Carta de Viriato da Cruz a «Caros Amigos»

Cota
0011.000.037
Tipologia
Correspondência
Impressão
Dactilografado
Suporte
Papel comum
Remetente
Viriato da Cruz
Destinatário
Lúcio Lara e Amílcar Cabral
Data
Idioma
Conservação
Bom
Imagens
3
Observações

Foi publicado no 1º Vol. de «Um amplo Movimento...»

Acesso
Público

Carta de Viriato da Cruz
[dactilografada]

Conakry, 28/2/960
Caros Amigos,1

1 – Remeti ontem a Accra, sob registo postal, as notas que me haviam pedido lá antes do meu embarque. [À margem: Voltamos ao princípio...] Esclareci, concisa e claramente, mas com as conveniências necessárias, os seguintes pontos escolhidos por mim: Natureza da F [FRAIN]; Objectivo da F; Composição política da F; Composição étnica da F; Direcção da F; Sedes da F; Formas de luta; Alianças e forças de apoio da F; e Acção no exterior.

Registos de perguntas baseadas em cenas
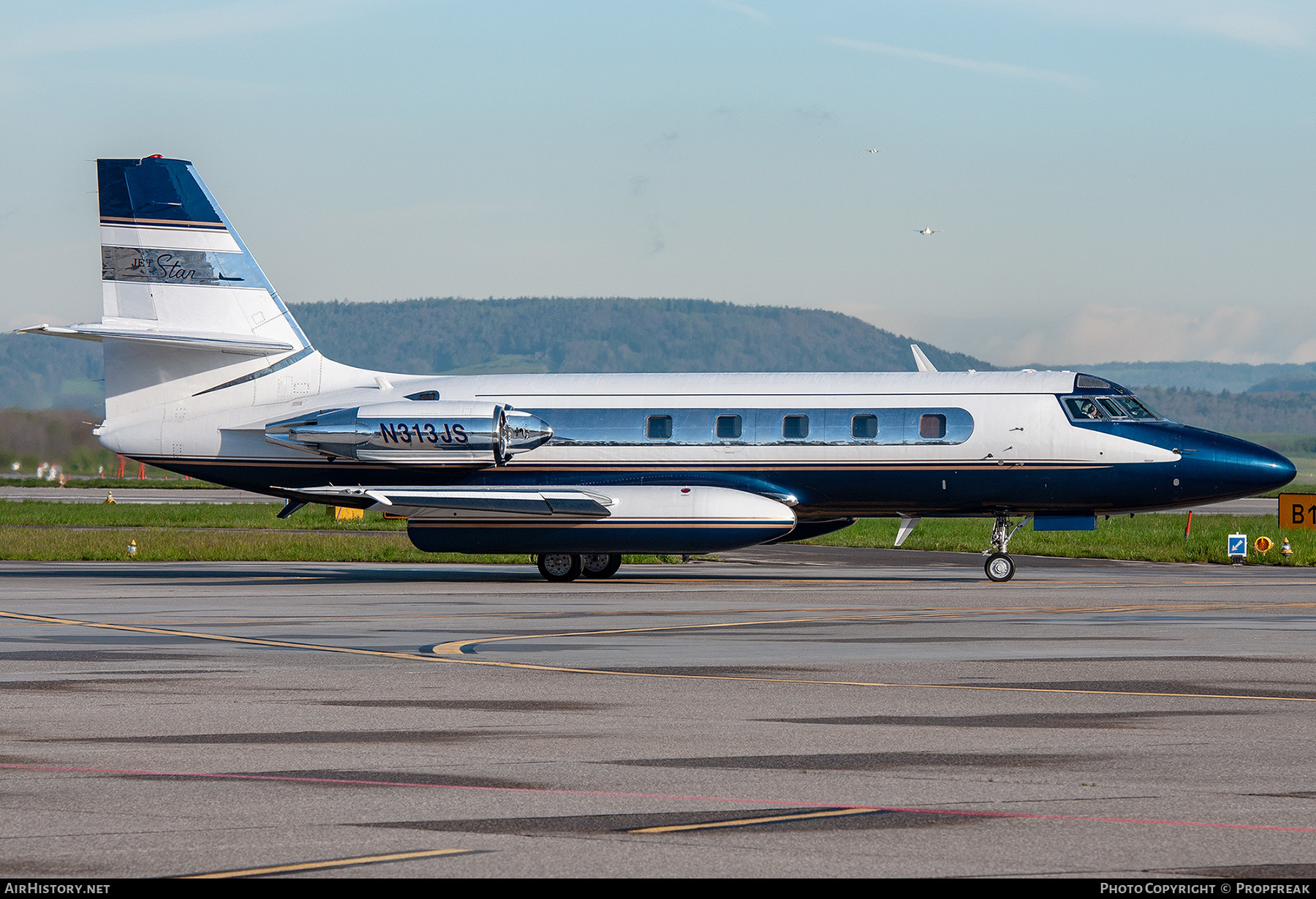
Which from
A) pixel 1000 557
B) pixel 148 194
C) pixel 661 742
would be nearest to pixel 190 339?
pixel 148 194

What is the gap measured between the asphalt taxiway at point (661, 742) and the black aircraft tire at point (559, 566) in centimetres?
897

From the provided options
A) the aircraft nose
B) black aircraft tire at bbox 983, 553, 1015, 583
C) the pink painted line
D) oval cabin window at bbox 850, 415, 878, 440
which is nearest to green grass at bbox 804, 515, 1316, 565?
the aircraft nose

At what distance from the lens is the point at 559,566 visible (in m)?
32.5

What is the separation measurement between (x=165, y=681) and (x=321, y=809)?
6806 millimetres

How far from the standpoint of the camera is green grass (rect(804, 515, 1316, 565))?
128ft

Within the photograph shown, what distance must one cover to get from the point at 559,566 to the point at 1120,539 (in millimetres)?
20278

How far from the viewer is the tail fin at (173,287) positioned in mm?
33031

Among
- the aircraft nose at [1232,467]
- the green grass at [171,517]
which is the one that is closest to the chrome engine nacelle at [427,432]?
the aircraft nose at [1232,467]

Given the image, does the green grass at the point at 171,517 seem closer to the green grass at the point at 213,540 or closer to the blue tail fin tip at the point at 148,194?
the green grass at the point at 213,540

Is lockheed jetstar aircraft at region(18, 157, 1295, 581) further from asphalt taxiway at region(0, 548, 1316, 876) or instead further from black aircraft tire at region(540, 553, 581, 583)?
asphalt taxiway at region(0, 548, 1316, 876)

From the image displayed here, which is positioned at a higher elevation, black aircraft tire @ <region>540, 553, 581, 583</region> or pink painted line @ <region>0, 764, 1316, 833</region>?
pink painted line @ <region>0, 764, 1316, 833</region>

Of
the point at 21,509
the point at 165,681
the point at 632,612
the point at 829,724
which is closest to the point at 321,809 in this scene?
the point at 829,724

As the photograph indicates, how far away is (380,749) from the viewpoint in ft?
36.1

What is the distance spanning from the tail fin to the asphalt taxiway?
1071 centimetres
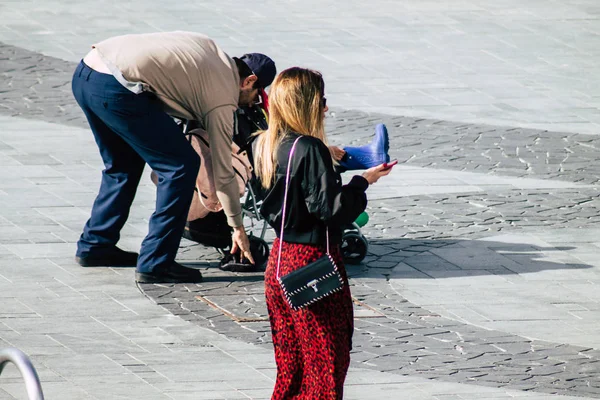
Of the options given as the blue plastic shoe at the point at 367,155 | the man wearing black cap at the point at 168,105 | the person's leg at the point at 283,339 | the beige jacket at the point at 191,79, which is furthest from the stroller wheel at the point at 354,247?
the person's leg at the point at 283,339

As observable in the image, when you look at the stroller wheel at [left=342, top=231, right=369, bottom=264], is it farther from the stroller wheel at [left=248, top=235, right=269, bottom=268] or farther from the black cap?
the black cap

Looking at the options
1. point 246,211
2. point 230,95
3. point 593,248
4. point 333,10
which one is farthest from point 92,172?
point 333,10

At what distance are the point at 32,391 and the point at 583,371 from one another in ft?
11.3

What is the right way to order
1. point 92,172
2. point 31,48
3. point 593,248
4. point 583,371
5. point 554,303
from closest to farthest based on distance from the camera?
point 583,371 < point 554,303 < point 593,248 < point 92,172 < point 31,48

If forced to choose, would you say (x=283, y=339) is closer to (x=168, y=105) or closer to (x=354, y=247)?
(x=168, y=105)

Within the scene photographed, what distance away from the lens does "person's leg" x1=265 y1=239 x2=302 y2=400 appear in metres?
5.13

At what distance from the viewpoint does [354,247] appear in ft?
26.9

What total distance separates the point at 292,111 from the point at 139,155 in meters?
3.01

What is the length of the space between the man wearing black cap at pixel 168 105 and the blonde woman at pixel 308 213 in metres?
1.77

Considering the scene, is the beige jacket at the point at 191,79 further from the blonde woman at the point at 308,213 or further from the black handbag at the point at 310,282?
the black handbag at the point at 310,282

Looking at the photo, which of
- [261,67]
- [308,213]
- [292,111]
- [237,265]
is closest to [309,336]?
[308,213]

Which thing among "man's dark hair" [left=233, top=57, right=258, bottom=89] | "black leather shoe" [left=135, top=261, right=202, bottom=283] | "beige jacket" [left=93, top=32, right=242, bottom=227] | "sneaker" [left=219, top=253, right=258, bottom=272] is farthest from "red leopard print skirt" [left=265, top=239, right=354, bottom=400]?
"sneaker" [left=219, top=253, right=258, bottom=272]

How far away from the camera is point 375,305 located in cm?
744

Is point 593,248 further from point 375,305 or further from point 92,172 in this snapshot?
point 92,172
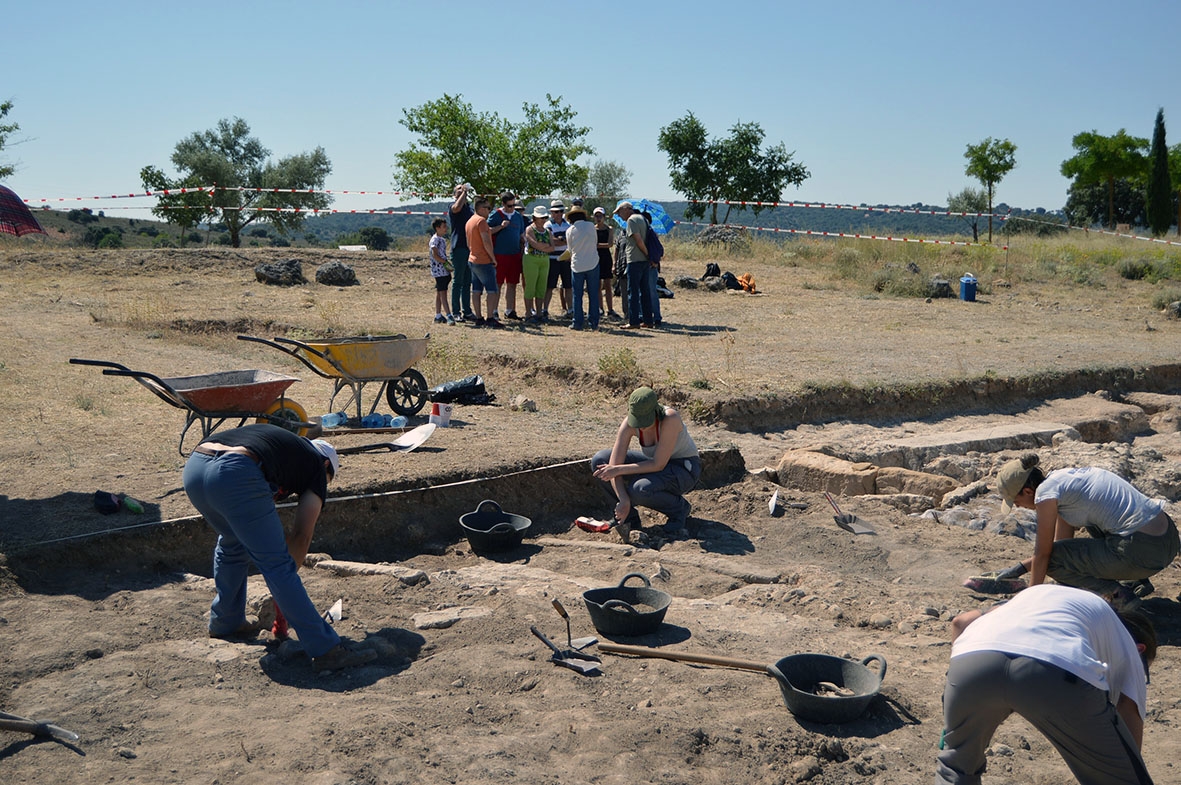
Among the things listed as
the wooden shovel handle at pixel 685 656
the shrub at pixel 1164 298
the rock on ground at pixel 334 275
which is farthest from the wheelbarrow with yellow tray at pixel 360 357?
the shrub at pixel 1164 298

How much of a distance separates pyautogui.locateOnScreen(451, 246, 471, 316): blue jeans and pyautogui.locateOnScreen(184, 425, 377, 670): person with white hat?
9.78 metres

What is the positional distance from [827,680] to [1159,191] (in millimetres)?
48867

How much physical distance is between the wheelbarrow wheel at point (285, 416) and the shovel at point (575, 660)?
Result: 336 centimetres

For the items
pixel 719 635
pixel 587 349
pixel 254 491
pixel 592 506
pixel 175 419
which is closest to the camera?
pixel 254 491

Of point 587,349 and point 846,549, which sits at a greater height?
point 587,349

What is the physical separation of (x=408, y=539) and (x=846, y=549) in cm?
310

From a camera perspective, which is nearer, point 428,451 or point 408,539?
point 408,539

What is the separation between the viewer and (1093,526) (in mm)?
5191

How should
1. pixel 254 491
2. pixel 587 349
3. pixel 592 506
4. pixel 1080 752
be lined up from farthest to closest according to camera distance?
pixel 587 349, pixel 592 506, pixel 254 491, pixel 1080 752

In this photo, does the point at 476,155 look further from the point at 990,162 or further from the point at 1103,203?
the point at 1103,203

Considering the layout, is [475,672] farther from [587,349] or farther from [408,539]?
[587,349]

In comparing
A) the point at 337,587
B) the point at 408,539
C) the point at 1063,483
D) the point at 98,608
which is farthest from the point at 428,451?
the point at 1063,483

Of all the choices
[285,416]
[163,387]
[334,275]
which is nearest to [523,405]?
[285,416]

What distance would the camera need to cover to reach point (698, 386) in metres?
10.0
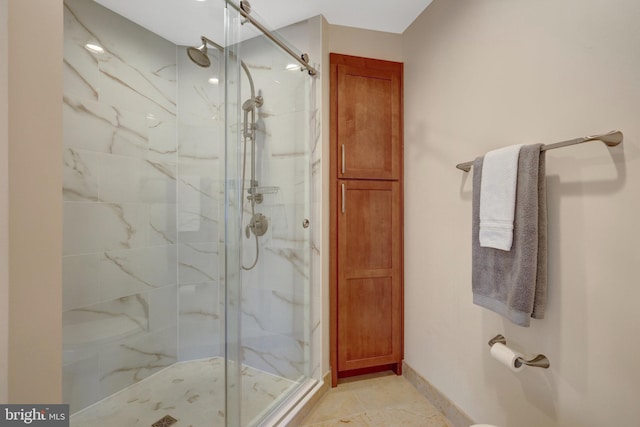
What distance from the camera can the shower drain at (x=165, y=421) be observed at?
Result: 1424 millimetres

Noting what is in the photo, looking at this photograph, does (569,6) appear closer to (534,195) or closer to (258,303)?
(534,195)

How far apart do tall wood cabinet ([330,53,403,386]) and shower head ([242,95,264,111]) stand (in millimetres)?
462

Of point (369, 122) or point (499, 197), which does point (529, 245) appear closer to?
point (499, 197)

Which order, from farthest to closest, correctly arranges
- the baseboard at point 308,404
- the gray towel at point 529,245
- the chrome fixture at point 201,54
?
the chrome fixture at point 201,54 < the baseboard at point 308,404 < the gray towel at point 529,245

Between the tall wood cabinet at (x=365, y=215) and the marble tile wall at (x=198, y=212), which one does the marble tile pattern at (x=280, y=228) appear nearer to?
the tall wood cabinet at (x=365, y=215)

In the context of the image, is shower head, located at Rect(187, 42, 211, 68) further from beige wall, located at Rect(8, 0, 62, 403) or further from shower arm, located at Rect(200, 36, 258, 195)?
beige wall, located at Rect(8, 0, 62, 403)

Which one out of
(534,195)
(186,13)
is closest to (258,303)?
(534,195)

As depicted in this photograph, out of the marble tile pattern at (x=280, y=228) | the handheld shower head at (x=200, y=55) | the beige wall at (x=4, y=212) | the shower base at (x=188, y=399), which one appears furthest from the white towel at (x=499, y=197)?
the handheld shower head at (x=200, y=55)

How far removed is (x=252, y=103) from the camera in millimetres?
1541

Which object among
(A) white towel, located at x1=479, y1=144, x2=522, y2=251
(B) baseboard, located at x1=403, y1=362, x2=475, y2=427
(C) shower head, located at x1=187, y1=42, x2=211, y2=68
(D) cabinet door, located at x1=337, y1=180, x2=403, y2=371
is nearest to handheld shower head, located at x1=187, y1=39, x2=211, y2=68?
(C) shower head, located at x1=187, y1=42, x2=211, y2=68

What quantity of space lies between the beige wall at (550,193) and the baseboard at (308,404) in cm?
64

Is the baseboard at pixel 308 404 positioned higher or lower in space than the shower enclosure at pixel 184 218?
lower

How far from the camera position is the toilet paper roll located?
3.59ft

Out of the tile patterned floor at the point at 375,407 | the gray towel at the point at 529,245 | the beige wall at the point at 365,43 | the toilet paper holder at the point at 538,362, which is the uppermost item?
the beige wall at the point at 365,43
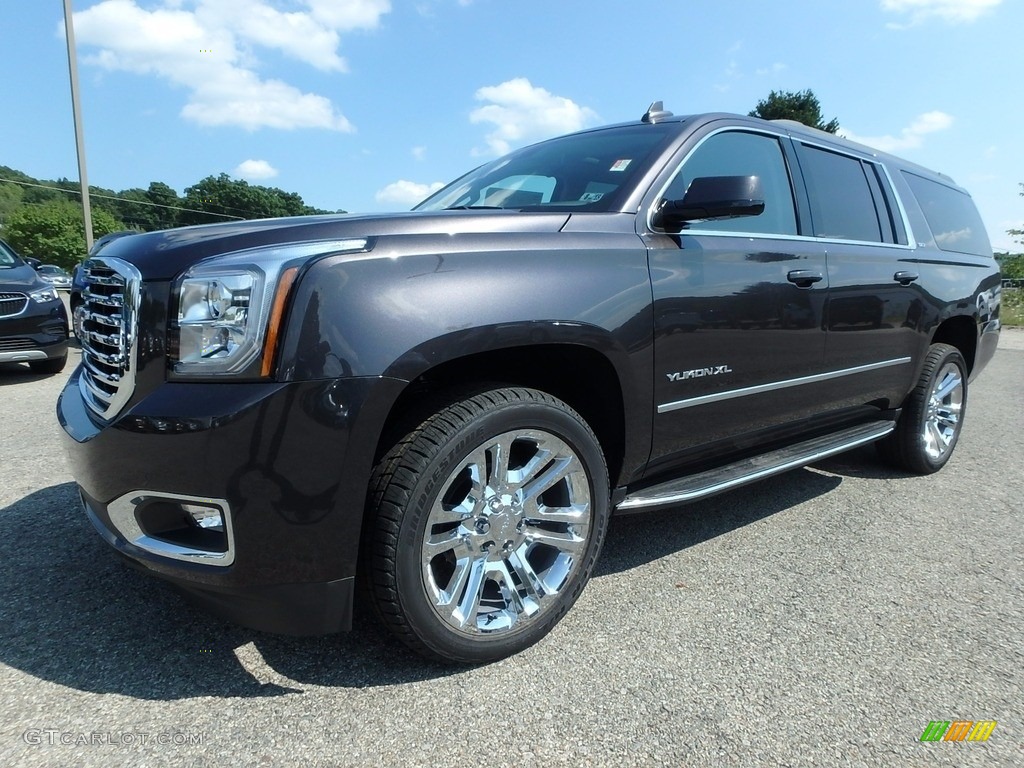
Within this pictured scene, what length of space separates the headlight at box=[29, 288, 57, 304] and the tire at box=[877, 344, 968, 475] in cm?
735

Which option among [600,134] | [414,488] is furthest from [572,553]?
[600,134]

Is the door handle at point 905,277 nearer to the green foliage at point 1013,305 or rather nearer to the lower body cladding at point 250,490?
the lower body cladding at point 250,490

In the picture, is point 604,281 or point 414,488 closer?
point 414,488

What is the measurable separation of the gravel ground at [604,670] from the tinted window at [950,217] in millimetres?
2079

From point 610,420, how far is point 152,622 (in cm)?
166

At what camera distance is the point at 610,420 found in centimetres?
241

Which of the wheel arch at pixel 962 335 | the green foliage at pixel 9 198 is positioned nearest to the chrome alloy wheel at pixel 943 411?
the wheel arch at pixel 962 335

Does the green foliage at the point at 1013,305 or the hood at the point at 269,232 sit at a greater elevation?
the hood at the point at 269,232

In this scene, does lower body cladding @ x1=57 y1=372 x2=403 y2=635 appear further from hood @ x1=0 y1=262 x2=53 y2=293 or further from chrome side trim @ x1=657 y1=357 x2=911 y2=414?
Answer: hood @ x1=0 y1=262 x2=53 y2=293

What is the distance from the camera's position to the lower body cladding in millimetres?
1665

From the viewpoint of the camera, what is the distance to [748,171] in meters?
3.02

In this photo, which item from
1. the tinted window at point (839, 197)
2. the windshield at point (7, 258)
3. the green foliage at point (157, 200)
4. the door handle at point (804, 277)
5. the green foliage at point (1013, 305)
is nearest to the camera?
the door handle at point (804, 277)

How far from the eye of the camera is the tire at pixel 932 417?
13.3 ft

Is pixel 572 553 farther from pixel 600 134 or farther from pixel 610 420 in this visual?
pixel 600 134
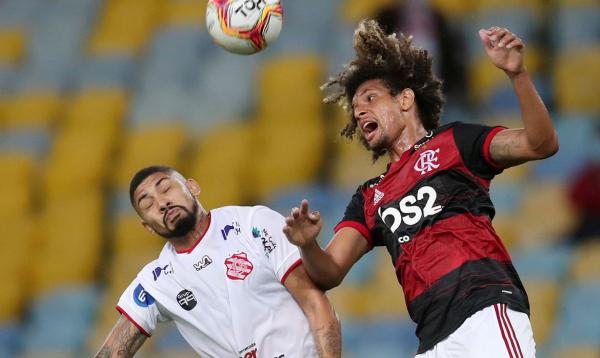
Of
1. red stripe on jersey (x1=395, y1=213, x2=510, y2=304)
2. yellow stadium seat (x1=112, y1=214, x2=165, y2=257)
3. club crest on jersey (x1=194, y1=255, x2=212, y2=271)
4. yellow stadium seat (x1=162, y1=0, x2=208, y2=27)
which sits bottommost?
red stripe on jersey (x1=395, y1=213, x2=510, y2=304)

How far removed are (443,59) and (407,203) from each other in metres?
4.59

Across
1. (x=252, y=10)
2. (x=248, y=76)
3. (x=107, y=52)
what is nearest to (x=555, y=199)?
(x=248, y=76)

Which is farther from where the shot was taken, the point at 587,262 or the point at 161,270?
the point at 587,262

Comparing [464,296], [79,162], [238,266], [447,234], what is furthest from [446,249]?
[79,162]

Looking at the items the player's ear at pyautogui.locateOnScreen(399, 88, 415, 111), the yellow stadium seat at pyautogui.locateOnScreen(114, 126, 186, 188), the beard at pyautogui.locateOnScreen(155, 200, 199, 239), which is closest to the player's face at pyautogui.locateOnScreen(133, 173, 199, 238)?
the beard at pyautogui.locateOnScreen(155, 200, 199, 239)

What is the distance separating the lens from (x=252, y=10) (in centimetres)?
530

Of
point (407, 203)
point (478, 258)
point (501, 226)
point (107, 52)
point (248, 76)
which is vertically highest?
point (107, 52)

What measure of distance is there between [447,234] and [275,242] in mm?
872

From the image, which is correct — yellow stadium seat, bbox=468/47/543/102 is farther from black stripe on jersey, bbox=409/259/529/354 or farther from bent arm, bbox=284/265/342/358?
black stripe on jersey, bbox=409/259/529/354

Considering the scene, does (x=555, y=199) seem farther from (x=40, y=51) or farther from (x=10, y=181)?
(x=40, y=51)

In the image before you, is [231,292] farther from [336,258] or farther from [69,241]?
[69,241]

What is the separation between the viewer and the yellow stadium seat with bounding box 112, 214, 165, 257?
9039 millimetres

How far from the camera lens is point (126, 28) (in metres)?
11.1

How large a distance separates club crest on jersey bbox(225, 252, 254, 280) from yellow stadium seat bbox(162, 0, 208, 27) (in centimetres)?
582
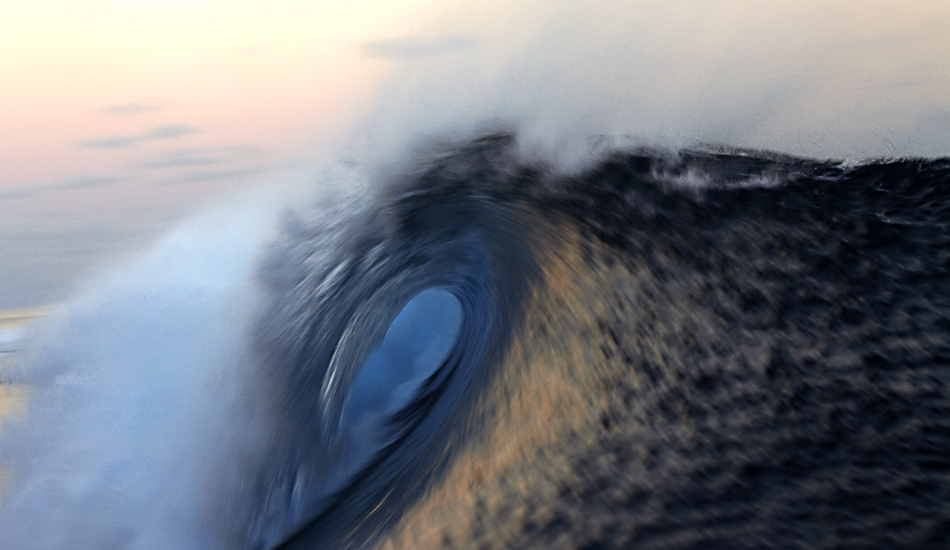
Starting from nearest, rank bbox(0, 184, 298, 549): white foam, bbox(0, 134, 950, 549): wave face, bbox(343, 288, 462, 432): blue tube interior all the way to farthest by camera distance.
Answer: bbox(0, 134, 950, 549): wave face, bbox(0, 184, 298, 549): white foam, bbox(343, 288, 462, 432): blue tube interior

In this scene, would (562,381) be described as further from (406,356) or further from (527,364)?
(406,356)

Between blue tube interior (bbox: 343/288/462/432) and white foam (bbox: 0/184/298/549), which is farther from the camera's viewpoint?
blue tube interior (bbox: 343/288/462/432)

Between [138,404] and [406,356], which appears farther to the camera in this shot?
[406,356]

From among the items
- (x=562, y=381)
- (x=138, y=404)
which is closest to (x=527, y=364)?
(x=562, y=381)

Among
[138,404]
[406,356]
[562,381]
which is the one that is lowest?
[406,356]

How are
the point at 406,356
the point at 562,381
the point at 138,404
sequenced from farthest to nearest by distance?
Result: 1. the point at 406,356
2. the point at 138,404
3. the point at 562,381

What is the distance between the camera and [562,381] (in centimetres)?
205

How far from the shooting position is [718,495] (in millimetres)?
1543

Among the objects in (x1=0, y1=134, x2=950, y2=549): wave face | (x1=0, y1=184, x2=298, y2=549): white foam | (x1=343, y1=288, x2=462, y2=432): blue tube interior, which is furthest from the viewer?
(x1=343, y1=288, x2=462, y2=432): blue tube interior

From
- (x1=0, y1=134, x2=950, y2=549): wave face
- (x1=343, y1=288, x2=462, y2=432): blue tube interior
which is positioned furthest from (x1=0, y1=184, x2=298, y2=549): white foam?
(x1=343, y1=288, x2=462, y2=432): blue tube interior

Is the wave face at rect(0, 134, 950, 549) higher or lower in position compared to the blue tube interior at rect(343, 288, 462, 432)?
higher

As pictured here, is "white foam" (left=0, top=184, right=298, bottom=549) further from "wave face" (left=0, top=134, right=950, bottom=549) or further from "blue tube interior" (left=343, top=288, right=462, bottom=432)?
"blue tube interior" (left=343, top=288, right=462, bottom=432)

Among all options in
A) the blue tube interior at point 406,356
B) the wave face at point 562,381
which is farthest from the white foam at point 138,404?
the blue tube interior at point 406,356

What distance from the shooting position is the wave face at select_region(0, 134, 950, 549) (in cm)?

Tarefa proposta
Na carta de Viriato da Cruz, por que motivo ele remeteu as notas para Accra? Responda com base no primeiro ponto da carta.

Exercício resolvido
Ele remeteu as notas para Accra porque lhas tinham pedido lá, antes do seu embarque. Enviou-as sob registo postal, no dia anterior à data da carta.